Now, researchers at Columbia University have potentially found a new approach. Sophie Hanina, driven by what she describes as a “hunch,” has identified a marker called CD70 that is displayed by all cancer cells. By programming CAR-T cells to target CD70, Hanina successfully eradicated tumors in mice implanted with various human cancers.
Understanding CAR-T Cell Therapy
A T-cell is a crucial component of the immune system, acting as a frontline soldier that travels through the blood to identify and eliminate infected or abnormal cells. Cancer cells, however, are adept at evading detection by the immune system, which is where CAR-T cell therapy comes into play. This therapy transforms T-cells into highly trained “serial killers” capable of recognizing cancer cells more effectively.
The term CAR stands for Chimeric Antigen Receptor—a synthetic receptor added to T-cells to enhance their ability to recognize cancer cells. Essentially, this process involves programming the T-cell with a specific target found on a patient’s cancer, growing these cells in a lab, and then infusing them back into the patient. Once inside the body, these engineered CAR-T cells focus on the cancer and begin their attack. As Hanina explains, “Really it’s a living drug, it’s your immune system upgraded to hunt down cancer.”
Challenges with Solid Tumors
Despite the success of CAR-T therapy in treating blood cancers, solid tumors present a different set of challenges. In blood cancers, the target is present on nearly every cancer cell, making it easier for CAR-T cells to identify and attack. However, in solid tumors, the target is often also found on healthy cells, complicating efforts to attack the tumor without harming normal tissues.
Furthermore, potential targets in solid tumors are not always uniformly expressed across all cancer cells. For instance, the protein CD70, which Hanina is studying, is found in about 20 different solid tumor cancer types and shows promise as a CAR target due to its limited expression on healthy cells. However, within a patient’s cancer, expression can be patchy, with only some cancer cells displaying the target, allowing others to evade detection and continue growing.
A New Hope: Targeting CD70
Hanina’s research suggests that tumor cells appearing negative for CD70 might not be truly negative. Instead, they may retain ultra-low levels of CD70, undetectable by normal methods and invisible to current clinical CAR-T cells. By designing a more sensitive receptor, Hanina’s team was able to eradicate entire tumors in mice using human CAR-T cells and a sensitive receptor targeting CD70.

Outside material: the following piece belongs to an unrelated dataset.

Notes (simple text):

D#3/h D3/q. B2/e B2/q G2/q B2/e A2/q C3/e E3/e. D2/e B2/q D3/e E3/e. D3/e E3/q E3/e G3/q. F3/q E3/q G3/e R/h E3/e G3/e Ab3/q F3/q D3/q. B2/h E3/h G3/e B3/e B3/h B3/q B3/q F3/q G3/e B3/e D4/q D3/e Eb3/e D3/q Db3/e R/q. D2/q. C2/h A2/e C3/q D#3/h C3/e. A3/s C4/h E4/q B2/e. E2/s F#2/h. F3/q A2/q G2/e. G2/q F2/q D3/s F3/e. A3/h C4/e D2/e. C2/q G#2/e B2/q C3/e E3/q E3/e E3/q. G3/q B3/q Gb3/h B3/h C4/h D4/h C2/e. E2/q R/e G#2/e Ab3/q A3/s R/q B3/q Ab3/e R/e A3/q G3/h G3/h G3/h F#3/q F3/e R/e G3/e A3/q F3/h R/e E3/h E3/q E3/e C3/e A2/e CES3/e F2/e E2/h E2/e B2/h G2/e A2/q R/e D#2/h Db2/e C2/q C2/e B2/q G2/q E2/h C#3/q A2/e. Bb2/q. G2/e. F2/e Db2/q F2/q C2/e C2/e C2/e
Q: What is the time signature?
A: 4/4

“It was a hunch. I basically found that tumor cells that look like they’re negative for CD70 might not be negative at all.” — Sophie Hanina
This discovery could mark a significant advancement in the treatment of solid tumors, potentially turning a vulnerability of the tumor cell into its Achilles heel. However, Hanina acknowledges the possibility that cancer cells could evolve to evade detection, although in her mouse models, the cancers did not return.
Implications and Future Directions
The implications of this research are profound, offering hope for more effective treatments for solid tumors. If successful in humans, this approach could significantly improve the prognosis for patients with solid tumors, which have historically been more difficult to treat with CAR-T therapy.
Looking forward, further research is needed to confirm these findings in clinical trials and to explore the potential for similar strategies targeting other markers. As the field of cancer immunotherapy continues to evolve, breakthroughs like this could pave the way for new, more effective treatments, offering renewed hope to patients and their families.
In summary, the work of Sophie Hanina and her team represents a promising step forward in the fight against cancer, highlighting the potential of CAR-T cell therapy to tackle even the most challenging solid tumors.